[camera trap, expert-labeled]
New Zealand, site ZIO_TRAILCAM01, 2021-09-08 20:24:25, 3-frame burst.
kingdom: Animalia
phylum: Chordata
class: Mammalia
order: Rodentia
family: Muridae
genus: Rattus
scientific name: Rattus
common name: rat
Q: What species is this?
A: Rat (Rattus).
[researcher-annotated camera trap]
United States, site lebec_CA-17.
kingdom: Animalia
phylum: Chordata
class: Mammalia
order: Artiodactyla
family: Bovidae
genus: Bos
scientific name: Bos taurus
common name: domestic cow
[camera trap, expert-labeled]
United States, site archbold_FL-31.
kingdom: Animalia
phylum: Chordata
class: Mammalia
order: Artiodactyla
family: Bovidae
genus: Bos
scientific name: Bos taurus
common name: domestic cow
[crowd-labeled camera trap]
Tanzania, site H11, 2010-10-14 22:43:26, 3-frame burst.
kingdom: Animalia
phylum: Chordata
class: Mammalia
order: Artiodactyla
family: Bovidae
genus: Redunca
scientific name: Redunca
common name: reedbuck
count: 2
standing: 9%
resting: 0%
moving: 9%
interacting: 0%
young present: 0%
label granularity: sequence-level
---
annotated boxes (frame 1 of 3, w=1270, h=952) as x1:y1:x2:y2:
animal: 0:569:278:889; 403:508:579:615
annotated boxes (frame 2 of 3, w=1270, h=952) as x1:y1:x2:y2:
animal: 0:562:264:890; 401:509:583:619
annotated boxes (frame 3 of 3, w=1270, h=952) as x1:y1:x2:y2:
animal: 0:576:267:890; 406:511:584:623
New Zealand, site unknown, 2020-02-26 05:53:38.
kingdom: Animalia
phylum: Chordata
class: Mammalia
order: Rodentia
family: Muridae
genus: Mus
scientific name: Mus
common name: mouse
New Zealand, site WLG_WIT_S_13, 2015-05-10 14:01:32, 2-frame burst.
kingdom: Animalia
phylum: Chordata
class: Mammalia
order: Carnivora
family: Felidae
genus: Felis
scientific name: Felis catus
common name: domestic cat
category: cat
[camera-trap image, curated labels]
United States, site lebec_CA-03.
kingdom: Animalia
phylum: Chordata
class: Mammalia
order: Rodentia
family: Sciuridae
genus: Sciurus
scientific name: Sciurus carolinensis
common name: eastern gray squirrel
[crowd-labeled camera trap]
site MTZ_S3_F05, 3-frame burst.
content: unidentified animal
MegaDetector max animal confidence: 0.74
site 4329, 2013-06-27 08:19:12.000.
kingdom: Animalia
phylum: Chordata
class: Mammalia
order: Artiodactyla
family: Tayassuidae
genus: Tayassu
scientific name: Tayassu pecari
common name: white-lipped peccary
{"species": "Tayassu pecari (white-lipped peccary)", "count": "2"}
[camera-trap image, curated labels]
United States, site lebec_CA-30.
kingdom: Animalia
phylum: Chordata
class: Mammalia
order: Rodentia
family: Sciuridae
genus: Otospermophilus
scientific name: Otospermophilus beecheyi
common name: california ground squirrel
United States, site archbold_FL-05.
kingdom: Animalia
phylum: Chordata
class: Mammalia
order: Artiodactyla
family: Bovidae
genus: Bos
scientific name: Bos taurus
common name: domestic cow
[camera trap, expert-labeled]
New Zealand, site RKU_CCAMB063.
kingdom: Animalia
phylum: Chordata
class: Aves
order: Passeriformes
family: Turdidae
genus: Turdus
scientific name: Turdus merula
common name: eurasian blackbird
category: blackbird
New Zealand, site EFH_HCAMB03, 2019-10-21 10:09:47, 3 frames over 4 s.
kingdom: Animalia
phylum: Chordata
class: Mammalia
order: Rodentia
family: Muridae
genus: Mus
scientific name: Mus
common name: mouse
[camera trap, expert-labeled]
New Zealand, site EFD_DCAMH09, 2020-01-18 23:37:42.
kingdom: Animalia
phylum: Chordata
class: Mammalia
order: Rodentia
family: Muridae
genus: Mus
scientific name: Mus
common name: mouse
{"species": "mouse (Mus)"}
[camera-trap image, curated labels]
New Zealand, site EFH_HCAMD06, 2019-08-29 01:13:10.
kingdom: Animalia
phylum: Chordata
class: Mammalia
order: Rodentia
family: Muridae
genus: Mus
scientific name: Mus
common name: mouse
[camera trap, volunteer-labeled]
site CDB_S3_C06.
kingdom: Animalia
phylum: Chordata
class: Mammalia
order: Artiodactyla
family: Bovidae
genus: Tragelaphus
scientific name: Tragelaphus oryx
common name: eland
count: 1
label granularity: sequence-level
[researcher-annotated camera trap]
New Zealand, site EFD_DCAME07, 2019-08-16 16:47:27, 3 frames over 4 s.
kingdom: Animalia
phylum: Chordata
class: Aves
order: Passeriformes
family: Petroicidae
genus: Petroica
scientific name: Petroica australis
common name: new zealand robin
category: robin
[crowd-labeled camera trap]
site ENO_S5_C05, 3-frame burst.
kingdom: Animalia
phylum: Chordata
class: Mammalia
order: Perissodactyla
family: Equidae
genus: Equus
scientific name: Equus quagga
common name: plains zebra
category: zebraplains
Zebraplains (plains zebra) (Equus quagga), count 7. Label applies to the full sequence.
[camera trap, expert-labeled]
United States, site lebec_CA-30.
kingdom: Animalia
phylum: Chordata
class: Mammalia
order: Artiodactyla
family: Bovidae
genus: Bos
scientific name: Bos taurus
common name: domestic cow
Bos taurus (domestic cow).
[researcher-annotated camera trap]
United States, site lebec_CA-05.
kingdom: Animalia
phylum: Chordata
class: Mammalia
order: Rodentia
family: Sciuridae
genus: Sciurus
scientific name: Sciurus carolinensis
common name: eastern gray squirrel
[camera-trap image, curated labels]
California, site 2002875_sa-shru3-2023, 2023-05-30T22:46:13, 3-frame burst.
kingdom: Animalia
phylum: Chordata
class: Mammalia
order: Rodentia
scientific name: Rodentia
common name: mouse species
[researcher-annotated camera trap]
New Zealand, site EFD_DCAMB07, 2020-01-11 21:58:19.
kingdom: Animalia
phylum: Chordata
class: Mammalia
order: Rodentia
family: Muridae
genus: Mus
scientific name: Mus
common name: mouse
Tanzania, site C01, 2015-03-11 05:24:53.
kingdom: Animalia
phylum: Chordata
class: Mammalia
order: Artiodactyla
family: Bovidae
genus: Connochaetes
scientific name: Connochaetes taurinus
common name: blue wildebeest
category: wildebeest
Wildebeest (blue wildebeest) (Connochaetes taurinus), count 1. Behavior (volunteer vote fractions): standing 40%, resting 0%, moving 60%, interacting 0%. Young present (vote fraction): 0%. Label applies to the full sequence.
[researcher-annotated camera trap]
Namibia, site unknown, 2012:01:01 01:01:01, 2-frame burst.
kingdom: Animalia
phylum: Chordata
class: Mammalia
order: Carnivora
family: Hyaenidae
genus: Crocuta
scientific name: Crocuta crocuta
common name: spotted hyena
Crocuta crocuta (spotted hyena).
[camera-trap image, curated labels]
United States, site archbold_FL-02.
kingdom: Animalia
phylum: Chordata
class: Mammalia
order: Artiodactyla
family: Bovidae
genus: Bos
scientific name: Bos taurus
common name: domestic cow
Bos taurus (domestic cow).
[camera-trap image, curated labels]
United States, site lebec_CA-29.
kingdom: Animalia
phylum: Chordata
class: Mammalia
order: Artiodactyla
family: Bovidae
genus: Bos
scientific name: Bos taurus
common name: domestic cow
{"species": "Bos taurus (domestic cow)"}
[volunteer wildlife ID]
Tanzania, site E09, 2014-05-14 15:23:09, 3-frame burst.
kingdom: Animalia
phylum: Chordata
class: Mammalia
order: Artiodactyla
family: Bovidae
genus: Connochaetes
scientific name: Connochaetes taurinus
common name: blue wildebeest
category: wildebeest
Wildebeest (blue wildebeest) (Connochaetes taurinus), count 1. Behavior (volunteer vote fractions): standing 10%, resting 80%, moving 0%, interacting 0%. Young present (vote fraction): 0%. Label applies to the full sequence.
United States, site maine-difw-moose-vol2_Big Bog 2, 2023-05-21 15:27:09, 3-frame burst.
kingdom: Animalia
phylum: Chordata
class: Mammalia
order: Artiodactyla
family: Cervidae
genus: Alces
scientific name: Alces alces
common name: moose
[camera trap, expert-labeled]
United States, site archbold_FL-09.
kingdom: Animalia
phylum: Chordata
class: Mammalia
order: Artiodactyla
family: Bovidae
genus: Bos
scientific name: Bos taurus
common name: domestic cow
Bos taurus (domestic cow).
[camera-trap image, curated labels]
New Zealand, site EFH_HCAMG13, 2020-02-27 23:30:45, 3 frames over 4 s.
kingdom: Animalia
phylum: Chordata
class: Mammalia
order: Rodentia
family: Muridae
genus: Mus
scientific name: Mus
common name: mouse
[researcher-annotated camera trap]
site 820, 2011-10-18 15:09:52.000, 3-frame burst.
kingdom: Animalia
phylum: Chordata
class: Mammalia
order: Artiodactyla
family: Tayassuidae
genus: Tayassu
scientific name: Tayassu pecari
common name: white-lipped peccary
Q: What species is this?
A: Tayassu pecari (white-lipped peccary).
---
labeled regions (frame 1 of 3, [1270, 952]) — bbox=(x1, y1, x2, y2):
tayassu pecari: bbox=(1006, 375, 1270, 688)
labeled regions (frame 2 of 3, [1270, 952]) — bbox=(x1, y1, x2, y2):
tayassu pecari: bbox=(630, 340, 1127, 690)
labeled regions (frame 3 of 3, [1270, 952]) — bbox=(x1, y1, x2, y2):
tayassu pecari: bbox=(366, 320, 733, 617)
^^^^^^^^^^^^^^^^
## [What you have to do]
Wherever the string "species" occurs in the records, copy the line it is in.

## [Task solution]
Q: What species is this?
{"species": "Tayassu pecari (white-lipped peccary)", "count": "2"}
{"species": "mouse (Mus)"}
common name: mouse species
{"species": "Bos taurus (domestic cow)"}
Q: What species is this?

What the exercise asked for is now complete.